***** Source document *****

You’re probably tired of reading stories about hybrid work arrangements and the technology that supports them. But I suspect there’s a side of the topic that you haven’t given much thought to: employee privacy. The lack of attention is understandable, with the Delta variant raging, employers are focusing on health and safety as top priorities. Yet the same technologies that support health and safety can compromise employee privacy, incurring significant risks for both the company and the buildings that they occupy.
Consider, for example, occupancy management software, which encompasses space planning, room/desk booking, and usage optimization. This is the technology that makes the hybrid model feasible for large companies. The software relies on data collection through sensors or Wi-Fi and often integrates with workforce management software and other HR information systems. Adoption of such technologies yields higher efficiencies and better cost control, but “data collection” should set off alarm bells. If you’re collecting data on your employees, you’ve got to account for privacy.

*****

■ Problem to solve
Could you copy out the whole text on employee privacy and hybrid work above, word for word?

***** Recorded information *****

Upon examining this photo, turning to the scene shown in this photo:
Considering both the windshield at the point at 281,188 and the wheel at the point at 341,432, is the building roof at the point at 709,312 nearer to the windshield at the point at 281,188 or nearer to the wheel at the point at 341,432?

*****

■ Task response
You’re probably tired of reading stories about hybrid work arrangements and the technology that supports them. But I suspect there’s a side of the topic that you haven’t given much thought to: employee privacy. The lack of attention is understandable, with the Delta variant raging, employers are focusing on health and safety as top priorities. Yet the same technologies that support health and safety can compromise employee privacy, incurring significant risks for both the company and the buildings that they occupy.
Consider, for example, occupancy management software, which encompasses space planning, room/desk booking, and usage optimization. This is the technology that makes the hybrid model feasible for large companies. The software relies on data collection through sensors or Wi-Fi and often integrates with workforce management software and other HR information systems. Adoption of such technologies yields higher efficiencies and better cost control, but “data collection” should set off alarm bells. If you’re collecting data on your employees, you’ve got to account for privacy.